> Assignment A: Quote the root canal irrigation passage word for word, everything from "In the present" down to "incubation was selected.".
> Assignment B: According to the root canal irrigation passage, at what frequency range does the Endoactivator operate?
Top of Document extract
Passive ultrasonic activation is one of the predominant irrigation regimens in endodontic practise with the advantage of acoustic streaming that removes the intraradicular biofilm by increasing the shear stress on the walls of the root canal. Endoactivator is a sonic device that operates at a frequency of 1 to 8 kHz with the flexible plastic tips that do not stop when it comes in contact with root canal wall, and hence it can be used in curved canals.
Among irrigant agitation equipment, sonic and ultrasonic devices have been extensively tested (De Gregorio et al. 2009, Gu et al. 2009, Gulabivala et al. 2010). Sonic activation generates mechanical agitation primarily on the tip of files, whereas ultrasonic activation generates microstreaming around the file and a secondary acoustic streaming (Ahmad et al. 1987, De Gregorio et al. 2009, Gu et al. 2009, Gulabivala et al. 2010). Ex vivo studies in root canal systems with restricted flow through the apical foramen, which better simulates fluid flow in clinical conditions (Tay et al. 2010), revealed that penetration of solutions is enhanced by ultrasonics and, to a lesser degree, sonic activation (De Gregorio et al. 2009, Paragliola et al. 2010, Sainz-Pardo et al. 2014).
In the present study, a long-term incubation of E. faecalis for 21 days was done since a short duration of 3 days would lead to the formation of young planktonic cells compared to 21 days incubation that leads to the penetration of microorganisms into dentinal tubules. Since we focused on the in-depth penetration of irrigants into the dentinal tubule, a long duration of incubation was selected.
Bottom of Document extract
Top of Records supplied
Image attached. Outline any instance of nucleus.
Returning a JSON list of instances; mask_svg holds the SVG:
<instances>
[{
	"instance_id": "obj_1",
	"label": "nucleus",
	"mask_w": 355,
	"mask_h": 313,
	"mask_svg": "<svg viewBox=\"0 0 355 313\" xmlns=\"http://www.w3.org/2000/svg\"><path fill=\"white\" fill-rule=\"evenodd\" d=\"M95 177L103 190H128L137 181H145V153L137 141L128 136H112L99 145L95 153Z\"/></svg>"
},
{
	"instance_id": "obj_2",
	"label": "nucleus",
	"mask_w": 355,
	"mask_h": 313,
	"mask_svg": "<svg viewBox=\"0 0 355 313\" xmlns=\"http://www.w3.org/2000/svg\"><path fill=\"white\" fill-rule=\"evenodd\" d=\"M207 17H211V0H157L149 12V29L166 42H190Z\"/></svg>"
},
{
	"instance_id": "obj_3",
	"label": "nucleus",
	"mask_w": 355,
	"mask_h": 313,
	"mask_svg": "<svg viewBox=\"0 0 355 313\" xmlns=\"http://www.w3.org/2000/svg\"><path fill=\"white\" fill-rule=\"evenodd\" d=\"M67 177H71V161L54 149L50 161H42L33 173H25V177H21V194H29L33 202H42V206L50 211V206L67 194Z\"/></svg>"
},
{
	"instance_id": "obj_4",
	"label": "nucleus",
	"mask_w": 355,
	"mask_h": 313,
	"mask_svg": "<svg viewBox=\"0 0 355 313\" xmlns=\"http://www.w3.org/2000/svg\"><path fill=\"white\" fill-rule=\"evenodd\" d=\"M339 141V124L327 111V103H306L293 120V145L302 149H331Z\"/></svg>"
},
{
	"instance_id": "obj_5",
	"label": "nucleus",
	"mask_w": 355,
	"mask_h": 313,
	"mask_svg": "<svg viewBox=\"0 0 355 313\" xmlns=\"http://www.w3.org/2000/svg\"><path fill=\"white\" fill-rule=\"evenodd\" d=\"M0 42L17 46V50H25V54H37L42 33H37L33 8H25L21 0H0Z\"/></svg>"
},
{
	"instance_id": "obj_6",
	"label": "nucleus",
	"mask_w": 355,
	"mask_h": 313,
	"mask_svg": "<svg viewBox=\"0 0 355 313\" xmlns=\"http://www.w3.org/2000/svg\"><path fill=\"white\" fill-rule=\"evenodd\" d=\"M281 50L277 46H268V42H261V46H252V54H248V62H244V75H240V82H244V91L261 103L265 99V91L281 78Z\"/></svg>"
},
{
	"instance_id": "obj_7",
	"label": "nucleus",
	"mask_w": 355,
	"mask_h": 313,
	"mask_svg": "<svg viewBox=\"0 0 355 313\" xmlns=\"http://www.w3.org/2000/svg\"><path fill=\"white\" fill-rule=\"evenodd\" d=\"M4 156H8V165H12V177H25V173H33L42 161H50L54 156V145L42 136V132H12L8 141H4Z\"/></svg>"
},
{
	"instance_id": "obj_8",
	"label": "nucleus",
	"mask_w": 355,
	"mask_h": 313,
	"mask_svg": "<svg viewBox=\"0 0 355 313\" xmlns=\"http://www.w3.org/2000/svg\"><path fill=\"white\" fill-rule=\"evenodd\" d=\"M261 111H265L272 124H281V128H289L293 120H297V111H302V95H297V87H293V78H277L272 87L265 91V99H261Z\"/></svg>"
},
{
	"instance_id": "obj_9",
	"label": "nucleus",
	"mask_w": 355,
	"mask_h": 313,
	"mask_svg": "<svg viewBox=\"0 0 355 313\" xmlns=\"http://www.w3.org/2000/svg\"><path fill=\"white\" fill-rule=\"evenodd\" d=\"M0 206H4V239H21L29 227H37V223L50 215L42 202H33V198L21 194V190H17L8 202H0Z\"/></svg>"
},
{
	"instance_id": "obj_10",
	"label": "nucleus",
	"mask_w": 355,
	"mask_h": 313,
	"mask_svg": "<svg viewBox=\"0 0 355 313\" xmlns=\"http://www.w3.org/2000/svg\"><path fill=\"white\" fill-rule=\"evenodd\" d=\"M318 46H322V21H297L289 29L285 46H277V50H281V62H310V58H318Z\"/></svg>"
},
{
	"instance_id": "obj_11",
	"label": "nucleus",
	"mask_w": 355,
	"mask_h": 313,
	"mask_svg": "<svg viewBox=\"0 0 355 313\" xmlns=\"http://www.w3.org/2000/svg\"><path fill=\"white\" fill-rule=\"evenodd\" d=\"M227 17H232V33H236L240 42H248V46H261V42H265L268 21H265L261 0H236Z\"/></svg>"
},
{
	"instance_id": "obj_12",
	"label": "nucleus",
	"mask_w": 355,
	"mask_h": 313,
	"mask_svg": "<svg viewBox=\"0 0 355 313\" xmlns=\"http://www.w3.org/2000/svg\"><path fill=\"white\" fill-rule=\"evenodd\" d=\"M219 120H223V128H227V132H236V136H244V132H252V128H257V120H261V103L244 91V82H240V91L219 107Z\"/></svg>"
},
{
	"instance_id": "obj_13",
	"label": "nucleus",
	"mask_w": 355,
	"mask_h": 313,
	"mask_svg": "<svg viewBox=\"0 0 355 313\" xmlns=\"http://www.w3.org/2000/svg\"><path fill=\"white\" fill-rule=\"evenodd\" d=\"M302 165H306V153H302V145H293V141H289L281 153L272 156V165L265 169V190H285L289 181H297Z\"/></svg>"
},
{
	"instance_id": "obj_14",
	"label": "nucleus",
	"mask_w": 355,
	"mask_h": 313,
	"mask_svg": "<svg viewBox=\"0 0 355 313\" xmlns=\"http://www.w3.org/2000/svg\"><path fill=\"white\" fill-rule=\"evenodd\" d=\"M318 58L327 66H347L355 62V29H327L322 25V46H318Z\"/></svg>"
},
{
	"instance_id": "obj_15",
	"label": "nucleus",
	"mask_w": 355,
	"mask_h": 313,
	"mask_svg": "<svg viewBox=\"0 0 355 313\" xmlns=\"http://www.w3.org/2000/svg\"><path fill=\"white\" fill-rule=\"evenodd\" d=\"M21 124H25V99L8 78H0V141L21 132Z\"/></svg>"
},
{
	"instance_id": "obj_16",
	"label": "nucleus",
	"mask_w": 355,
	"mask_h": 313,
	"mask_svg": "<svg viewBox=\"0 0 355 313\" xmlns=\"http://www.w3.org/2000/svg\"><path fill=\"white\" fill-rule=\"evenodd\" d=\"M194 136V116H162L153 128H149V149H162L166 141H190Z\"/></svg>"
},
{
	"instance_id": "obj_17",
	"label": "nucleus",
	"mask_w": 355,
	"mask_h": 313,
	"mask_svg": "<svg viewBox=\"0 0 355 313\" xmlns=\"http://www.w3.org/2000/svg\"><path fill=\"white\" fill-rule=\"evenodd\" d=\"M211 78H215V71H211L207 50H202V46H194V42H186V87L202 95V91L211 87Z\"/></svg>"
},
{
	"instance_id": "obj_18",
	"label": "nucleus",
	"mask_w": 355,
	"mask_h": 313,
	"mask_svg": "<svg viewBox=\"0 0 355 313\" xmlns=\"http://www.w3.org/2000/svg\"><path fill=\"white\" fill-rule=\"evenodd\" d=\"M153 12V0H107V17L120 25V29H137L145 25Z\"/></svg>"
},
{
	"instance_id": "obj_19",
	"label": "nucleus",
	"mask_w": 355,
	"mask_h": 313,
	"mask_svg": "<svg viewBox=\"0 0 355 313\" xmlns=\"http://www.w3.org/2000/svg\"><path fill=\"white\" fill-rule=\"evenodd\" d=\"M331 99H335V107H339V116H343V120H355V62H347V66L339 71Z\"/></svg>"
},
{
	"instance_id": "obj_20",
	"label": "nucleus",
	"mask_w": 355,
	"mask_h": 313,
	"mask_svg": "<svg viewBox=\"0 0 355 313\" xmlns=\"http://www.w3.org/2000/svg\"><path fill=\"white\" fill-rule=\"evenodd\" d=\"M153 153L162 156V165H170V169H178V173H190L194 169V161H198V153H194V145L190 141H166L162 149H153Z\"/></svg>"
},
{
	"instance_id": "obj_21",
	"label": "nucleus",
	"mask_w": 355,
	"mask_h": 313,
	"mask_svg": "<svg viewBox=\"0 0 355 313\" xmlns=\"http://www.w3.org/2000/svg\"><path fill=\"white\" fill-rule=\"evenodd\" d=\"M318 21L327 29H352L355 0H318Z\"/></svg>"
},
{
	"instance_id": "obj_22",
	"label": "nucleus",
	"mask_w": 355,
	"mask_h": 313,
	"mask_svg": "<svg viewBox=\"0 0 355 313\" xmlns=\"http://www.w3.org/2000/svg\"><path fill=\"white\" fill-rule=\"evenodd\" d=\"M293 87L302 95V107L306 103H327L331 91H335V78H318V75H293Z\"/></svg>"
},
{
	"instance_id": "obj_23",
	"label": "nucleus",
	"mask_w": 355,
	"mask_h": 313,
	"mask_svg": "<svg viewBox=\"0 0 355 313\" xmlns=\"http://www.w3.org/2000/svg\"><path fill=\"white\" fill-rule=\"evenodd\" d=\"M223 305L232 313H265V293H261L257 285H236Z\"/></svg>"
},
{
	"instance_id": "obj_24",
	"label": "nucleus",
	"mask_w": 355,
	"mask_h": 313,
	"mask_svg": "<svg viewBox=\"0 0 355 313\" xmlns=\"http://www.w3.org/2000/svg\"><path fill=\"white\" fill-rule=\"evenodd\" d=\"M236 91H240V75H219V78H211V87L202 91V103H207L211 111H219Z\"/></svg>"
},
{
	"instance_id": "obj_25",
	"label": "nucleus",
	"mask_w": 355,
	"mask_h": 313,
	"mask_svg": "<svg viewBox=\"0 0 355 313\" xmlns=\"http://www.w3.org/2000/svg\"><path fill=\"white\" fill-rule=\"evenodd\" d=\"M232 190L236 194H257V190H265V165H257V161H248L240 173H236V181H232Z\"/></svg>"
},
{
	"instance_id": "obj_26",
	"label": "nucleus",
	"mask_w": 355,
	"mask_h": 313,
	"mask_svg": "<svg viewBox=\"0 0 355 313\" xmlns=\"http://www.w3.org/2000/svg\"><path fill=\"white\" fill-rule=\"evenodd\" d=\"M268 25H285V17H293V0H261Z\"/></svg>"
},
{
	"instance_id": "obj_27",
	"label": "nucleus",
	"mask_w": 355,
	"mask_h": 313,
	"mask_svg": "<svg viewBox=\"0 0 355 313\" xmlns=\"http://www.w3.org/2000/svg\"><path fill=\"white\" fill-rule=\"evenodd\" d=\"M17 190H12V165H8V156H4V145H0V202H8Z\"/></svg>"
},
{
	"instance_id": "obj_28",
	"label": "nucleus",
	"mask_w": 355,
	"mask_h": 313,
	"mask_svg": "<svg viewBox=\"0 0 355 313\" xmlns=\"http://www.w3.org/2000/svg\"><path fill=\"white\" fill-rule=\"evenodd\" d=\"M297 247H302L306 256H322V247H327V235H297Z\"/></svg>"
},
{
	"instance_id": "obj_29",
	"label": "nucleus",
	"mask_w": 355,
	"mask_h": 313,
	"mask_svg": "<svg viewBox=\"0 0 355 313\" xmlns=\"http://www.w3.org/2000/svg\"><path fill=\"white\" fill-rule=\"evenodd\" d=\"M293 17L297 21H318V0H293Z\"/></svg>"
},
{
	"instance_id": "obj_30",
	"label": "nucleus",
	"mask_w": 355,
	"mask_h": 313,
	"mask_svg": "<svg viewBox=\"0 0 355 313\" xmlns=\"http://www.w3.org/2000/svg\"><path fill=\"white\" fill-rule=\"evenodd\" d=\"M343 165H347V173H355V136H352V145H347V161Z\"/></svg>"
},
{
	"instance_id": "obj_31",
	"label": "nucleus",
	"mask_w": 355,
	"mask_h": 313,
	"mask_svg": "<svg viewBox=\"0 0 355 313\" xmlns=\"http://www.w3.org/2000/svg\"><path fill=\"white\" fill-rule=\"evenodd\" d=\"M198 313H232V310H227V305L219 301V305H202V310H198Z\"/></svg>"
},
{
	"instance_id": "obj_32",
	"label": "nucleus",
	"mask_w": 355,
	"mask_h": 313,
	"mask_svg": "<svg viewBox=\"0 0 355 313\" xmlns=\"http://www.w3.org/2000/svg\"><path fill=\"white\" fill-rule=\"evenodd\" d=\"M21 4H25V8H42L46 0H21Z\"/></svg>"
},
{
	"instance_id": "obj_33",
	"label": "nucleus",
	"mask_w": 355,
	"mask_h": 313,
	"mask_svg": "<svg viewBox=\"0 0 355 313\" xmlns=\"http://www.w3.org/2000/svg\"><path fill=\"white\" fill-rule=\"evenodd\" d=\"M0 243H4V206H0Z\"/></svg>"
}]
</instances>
Bottom of Records supplied
> Expected output A:
In the present study, a long-term incubation of E. faecalis for 21 days was done since a short duration of 3 days would lead to the formation of young planktonic cells compared to 21 days incubation that leads to the penetration of microorganisms into dentinal tubules. Since we focused on the in-depth penetration of irrigants into the dentinal tubule, a long duration of incubation was selected.

> Expected output B: 1 to 8 kHz